──────── EXERCISE INPUT ────────

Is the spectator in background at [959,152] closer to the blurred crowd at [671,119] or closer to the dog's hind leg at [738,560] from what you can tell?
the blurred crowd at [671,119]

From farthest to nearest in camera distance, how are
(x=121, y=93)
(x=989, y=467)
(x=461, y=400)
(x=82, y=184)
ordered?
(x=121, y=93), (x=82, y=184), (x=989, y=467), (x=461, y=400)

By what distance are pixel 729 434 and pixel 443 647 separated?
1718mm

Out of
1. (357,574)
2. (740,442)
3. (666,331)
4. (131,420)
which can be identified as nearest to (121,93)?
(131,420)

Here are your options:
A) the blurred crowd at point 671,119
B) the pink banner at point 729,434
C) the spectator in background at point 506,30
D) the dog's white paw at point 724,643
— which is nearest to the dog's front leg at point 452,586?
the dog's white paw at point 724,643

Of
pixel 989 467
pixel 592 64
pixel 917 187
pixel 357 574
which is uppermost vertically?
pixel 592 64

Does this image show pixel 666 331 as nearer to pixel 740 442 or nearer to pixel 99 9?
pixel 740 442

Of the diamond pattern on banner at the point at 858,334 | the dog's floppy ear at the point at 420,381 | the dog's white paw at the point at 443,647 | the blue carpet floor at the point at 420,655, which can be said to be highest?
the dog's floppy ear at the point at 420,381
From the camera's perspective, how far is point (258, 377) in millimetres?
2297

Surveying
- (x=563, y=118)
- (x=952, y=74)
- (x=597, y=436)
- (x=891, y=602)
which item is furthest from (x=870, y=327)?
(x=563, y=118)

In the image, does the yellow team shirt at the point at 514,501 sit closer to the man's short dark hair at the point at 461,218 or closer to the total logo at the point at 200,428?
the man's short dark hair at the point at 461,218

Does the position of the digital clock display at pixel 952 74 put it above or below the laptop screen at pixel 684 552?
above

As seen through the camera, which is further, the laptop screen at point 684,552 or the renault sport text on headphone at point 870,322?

────────

▸ **WHAT IS EXPECTED**: Transcribe the lines from the one containing "Does the position" through the end of the records, inclusive, reproducing them without any change.

▸ **EXERCISE SOLUTION**:
Does the position of the digital clock display at pixel 952 74 put it above or below the laptop screen at pixel 684 552?
above

As seen through the camera, which is further, the laptop screen at point 684,552 or the renault sport text on headphone at point 870,322?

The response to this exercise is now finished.